■ **Materials provided**
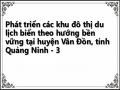 Phát triển các khu đô thị du lịch biển theo hướng bền vững tại huyện Vân Đồn, tỉnh Quảng Ninh - 3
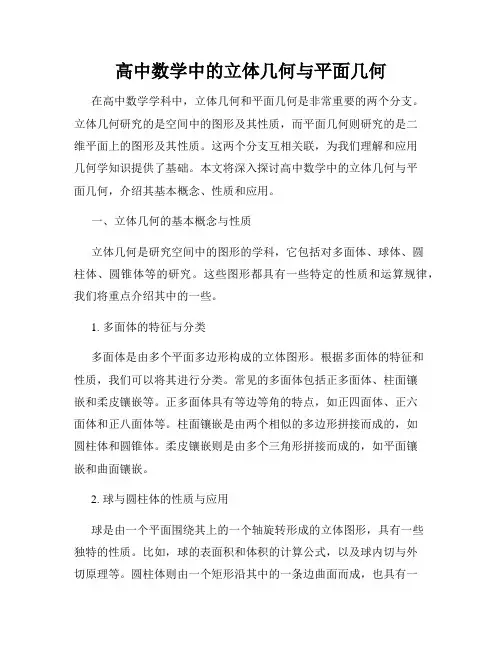 高中数学中的立体几何与平面几何

在高中数学学科中，立体几何和平面几何是非常重要的两个分支。立体几何研究的是空间中的图形及其性质，而平面几何则研究的是二维平面上的图形及其性质。这两个分支互相关联，为我们理解和应用几何学知识提供了基础。本文将深入探讨高中数学中的立体几何与平面几何，介绍其基本概念、性质和应用。

一、立体几何的基本概念与性质

立体几何是研究空间中的图形的学科，它包括对多面体、球体、圆柱体、圆锥体等的研究。这些图形都具有一些特定的性质和运算规律，我们将重点介绍其中的一些。

1. 多面体的特征与分类

多面体是由多个平面多边形构成的立体图形。根据多面体的特征和性质，我们可以将其进行分类。常见的多面体包括正多面体、柱面镶嵌和柔皮镶嵌等。正多面体具有等边等角的特点，如正四面体、正六面体和正八面体等。柱面镶嵌是由两个相似的多边形拼接而成的，如圆柱体和圆锥体。柔皮镶嵌则是由多个三角形拼接而成的，如平面镶嵌和曲面镶嵌。

2. 球与圆柱体的性质与应用

球是由一个平面围绕其上的一个轴旋转形成的立体图形，具有一些独特的性质。比如，球的表面积和体积的计算公式，以及球内切与外切原理等。圆柱体则由一个矩形沿其中的一条边曲面而成，也具有一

■ **Problem description**
Go to the line containing "立体几何是研究空间中的图形的" in the listing. Print it and every line through the last one, exactly and with nothing more.

■ **Reply**
立体几何是研究空间中的图形的学科，它包括对多面体、球体、圆柱体、圆锥体等的研究。这些图形都具有一些特定的性质和运算规律，我们将重点介绍其中的一些。

1. 多面体的特征与分类

多面体是由多个平面多边形构成的立体图形。根据多面体的特征和性质，我们可以将其进行分类。常见的多面体包括正多面体、柱面镶嵌和柔皮镶嵌等。正多面体具有等边等角的特点，如正四面体、正六面体和正八面体等。柱面镶嵌是由两个相似的多边形拼接而成的，如圆柱体和圆锥体。柔皮镶嵌则是由多个三角形拼接而成的，如平面镶嵌和曲面镶嵌。

2. 球与圆柱体的性质与应用

球是由一个平面围绕其上的一个轴旋转形成的立体图形，具有一些独特的性质。比如，球的表面积和体积的计算公式，以及球内切与外切原理等。圆柱体则由一个矩形沿其中的一条边曲面而成，也具有一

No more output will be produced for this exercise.